4. M. A B soutient souffrir de schizophrénie, maladie diagnostiquée un an et demi auparavant alors qu'il résidait en Suisse, traitée par injection mensuelle ainsi que de troubles cardiaques. Ces éléments, portés à la connaissance de l'administration, ainsi que cela ressort de la décision du même jour décidant de son placement en rétention administrative, ne sont pas mentionnés dans la décision attaquée. En défense, la préfète fait valoir que le requérant ne produit aucun élément quant à son état de santé et relève que le 5 mars 2022, soit antérieurement au diagnostic de sa maladie, il n'a fait état d'aucune observation particulière lors de l'examen de son état de vulnérabilité. Toutefois, M. A B soutient, sans être contesté, disposer d'ordonnances pour ce traitement, délivrées par le médecin de la maison d'arrêt où il a été incarcéré durant les quatre mois précédant ainsi que par le médecin du centre de rétention administrative où il est actuellement retenu. Dans ces conditions, M. A B est fondé à soutenir que la préfète du Rhône n'a pas procédé à un examen particulier de sa situation personnelle au regard en particulier des risques encourus compte tenu de son état de santé en cas de retour en Libye.

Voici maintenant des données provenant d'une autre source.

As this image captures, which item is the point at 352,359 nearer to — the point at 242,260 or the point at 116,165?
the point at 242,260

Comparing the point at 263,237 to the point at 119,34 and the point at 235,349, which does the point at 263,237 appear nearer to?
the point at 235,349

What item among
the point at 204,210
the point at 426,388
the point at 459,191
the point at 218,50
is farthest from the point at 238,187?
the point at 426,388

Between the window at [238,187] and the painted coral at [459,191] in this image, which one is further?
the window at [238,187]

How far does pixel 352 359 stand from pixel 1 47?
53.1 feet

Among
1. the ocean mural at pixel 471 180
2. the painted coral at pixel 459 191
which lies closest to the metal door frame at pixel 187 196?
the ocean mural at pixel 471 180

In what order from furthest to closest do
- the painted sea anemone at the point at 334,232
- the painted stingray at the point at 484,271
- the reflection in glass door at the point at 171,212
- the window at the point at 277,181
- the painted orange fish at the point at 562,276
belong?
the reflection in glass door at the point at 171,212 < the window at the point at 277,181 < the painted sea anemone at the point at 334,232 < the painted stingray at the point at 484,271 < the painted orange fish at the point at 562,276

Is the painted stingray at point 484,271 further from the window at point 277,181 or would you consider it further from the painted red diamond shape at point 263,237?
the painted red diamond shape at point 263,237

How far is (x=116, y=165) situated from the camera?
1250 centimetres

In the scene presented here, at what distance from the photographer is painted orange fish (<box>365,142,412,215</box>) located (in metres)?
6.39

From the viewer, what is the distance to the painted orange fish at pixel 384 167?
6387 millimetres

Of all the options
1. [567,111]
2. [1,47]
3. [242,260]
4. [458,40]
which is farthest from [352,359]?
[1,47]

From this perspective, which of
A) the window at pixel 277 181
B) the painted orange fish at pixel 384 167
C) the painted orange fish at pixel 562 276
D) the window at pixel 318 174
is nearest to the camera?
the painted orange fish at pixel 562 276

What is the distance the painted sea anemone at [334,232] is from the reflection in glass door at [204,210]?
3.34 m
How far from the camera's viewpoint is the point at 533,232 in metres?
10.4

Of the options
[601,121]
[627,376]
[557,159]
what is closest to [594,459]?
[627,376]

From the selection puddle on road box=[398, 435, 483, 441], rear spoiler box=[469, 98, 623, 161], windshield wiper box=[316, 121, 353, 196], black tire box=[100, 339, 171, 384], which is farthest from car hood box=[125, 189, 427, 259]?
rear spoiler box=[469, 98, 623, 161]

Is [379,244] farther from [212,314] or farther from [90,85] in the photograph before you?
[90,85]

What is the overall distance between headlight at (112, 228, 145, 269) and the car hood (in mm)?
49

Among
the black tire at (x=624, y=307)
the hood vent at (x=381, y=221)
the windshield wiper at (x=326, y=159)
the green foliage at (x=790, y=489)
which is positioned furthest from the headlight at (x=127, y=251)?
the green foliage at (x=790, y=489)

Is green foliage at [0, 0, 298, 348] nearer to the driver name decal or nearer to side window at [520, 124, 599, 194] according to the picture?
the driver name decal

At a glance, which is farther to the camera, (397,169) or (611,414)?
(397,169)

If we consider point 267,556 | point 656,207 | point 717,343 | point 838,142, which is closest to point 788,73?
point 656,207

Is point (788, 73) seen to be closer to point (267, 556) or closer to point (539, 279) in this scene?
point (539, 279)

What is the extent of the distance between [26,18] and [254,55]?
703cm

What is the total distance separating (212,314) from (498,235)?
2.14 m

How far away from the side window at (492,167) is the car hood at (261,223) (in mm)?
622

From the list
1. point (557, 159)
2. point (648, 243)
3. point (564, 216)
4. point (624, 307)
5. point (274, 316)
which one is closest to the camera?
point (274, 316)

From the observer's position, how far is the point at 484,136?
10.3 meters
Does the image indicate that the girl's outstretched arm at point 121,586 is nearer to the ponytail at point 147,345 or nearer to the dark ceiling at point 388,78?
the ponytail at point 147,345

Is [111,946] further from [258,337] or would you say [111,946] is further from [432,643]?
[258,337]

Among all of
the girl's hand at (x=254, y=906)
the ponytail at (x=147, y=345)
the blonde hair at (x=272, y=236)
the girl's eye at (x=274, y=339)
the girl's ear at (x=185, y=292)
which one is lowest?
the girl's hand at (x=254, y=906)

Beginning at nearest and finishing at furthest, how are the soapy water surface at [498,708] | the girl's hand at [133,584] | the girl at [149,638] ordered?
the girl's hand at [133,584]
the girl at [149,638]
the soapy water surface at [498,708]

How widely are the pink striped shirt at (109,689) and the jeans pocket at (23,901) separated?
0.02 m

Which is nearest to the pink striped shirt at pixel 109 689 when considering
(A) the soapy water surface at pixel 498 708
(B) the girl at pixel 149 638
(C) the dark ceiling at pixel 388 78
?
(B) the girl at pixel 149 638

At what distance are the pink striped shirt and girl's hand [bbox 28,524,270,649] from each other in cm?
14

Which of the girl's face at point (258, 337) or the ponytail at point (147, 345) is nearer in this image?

5. Il résulte de tout ce qui précède, et sans qu'il soit besoin d'examiner les autres moyens de la requête, que M. A B est fondé à demander l'annulation de la décision du 12 juin 2024 par laquelle la préfète du Rhône a fixé le pays à destination duquel il sera reconduit d'office.

Sur les frais du litige :

6. Il y a lieu de mettre à la charge de l'Etat, partie perdante dans la présente instance, en application de l'article L. 761-1 du code de justice administrative et de l'article 37 de la loi susvisée du 10 juillet 1991, le versement à Me Vray de la somme de 800 euros, sous réserve que M. A B obtienne le bénéfice de l'aide juridictionnelle et que son conseil renonce à percevoir la somme correspondant à la part contributive de l'Etat à la mission d'aide juridictionnelle qui lui a été confiée.

DECIDE :

Article 1er : M. A B est admis au bénéfice de l'aide juridictionnelle provisoire.

Article 2 : La décision du 12 juin 2024 par laquelle la préfète du Rhône a fixé le pays à destination duquel M. A B sera reconduit d'office est annulée

Article 3 : L'Etat versera à Me Vray, avocate de M. A B, une somme de 800 euros en application des dispositions du deuxième alinéa de l'article 37 de la loi du 10 juillet 1991, sous réserve que M. A B obtienne le bénéfice de l'aide juridictionnelle et que son conseil renonce à percevoir la somme correspondant à la part contributive de l'Etat à la mission d'aide juridictionnelle qui lui aura été confiée.

Article 4 : Le présent jugement sera notifié à M. C A B et à la préfète du Rhône.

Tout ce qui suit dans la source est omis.